For verification, a selfie is captured. From this image, only biometric contour data (so-called facial embeddings) are extracted – that is, mathematical representations of facial geometry (positioning of eyes, mouth, face shape). The selfie image itself is deleted immediately after the contour data has been extracted and is not stored.

The original face cannot be reconstructed from the stored contour data.

The following data is stored per user:

  • User ID (internal identifier)
  • Verification status (verified / banned)
  • Biometric contour data (facial embedding)
  • Timestamp of verification

Legal Basis

The processing of biometric data is carried out exclusively on the basis of your explicit consent pursuant to Art. 6 Abs. 1 lit. a) DSGVO in conjunction with Art. 9 Abs. 2 lit. a) DSGVO.

This consent is obtained during the opt-in verification process within the app.

You may withdraw your consent at any time. Withdrawal can be made via the app settings or by email to [email protected]. Withdrawal will result in the deletion of your biometric contour data and the loss of the Verified Badge. The lawfulness of any processing carried out prior to the withdrawal remains unaffected.

Voluntariness

Verification is entirely voluntary. Users can use the app and all core features without restriction and without verification. The only consequence of not verifying is that no Verified Badge will be displayed on the profile.

Technical and Organizational Measures

The biometric contour data is stored in a PostgreSQL database operated in a Docker container on a server of our service provider, Hetzner Online GmbH, Industriestr. 25, 91710 Gunzenhausen, Germany. Access to the database is possible only via API key authentication. The server is protected by a firewall. No transfer of biometric data to third countries or third parties takes place.

Retention Period

Personal data related to verification is retained as follows:

  • Biometric contour data for active accounts: for the duration of account usage
  • Biometric contour data after account deletion: deleted within 30 days
  • Biometric contour data after a ban: 2 years after the ban, in order to prevent banned users from re-verifying with a new account. The legal basis for this is Art. 6 Abs. 1 lit. b) DSGVO, as we fulfill our contractual obligations toward all users by continuing to prevent the person in question from re-registering. After the two-year period has elapsed, the data is deleted.

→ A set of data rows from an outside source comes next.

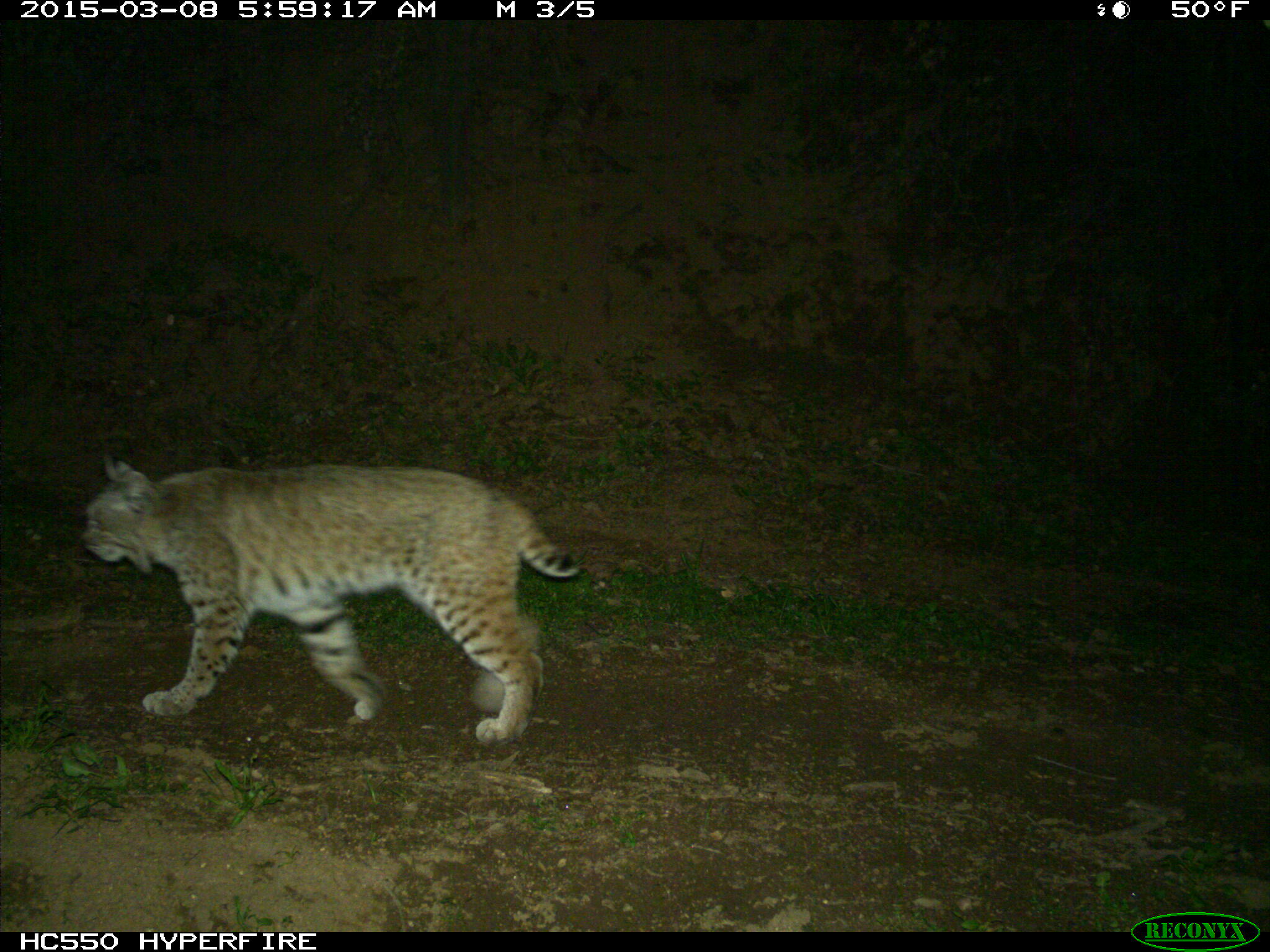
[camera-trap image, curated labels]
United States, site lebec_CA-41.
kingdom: Animalia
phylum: Chordata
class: Mammalia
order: Carnivora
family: Felidae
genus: Lynx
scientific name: Lynx rufus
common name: bobcat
Lynx rufus (bobcat).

No Use of Third-Party Providers

All processing of biometric data takes place exclusively on our own infrastructure or that of our hosting provider. In particular, no third-party providers are used for facial recognition or the storage of biometric data.

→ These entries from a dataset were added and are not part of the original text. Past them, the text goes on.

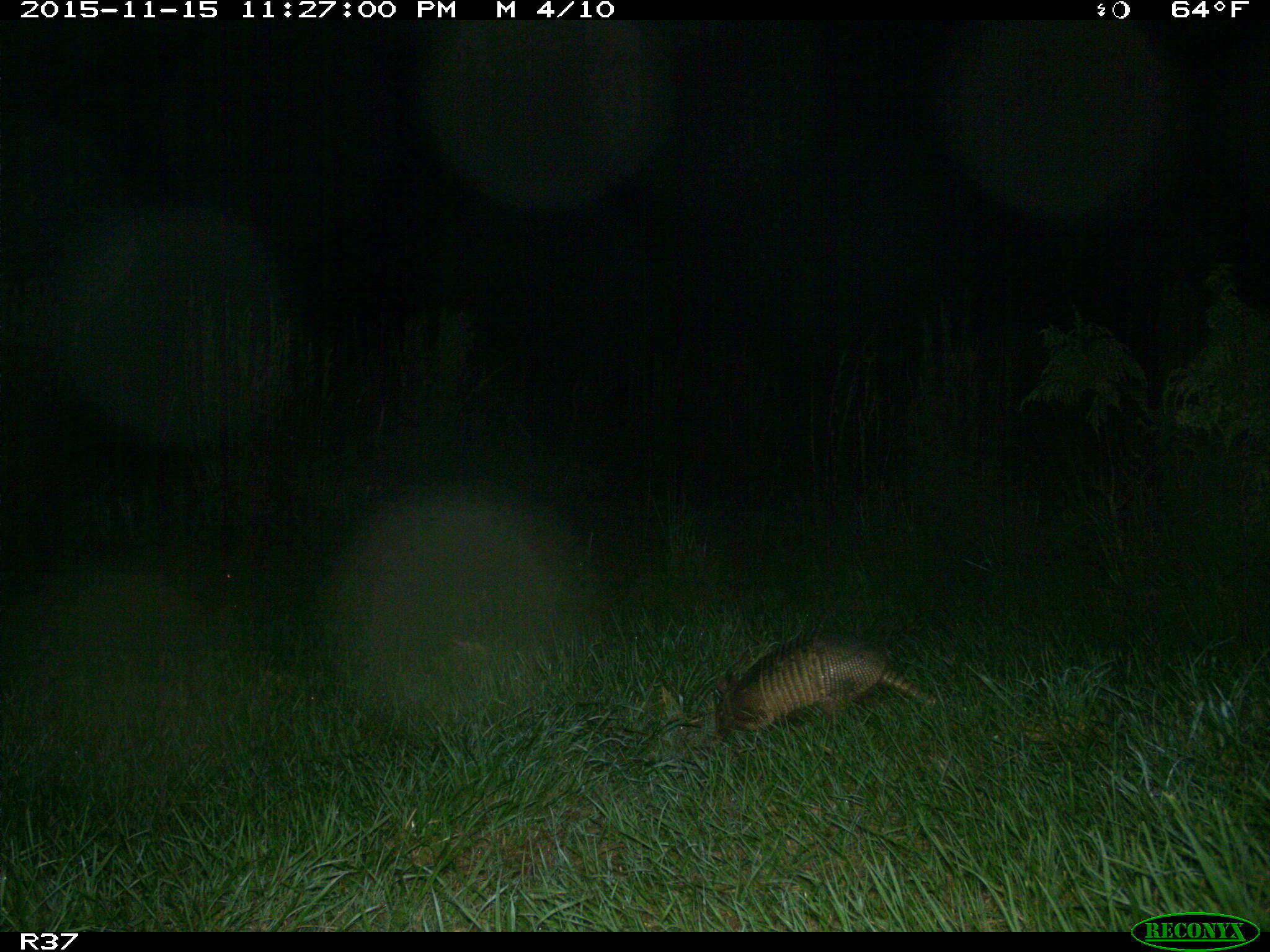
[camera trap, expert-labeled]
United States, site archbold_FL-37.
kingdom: Animalia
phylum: Chordata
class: Mammalia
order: Cingulata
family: Dasypodidae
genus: Dasypus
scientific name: Dasypus novemcinctus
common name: nine-banded armadillo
Dasypus novemcinctus (nine-banded armadillo).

9. Data Processing for Advertising Purposes

Social Media Presence

We operate pages on Instagram, TikTok, YouTube, LinkedIn, and X (formerly Twitter). Data may be processed by the platforms outside the EU.

Legal Basis:

  • Legitimate interest (Art. 6 Abs. 1 lit. f) DSGVO)
  • possibly consent (Art. 6 Abs. 1 lit. a) DSGVO)

Note: Platform providers often have direct access to your data. For information or deletion requests, it is most effective to contact them directly.

10. Changes to This Privacy Policy

We reserve the right to adapt this privacy policy to adjust it to legal changes or changes in data processing. You can always find the current version on our website.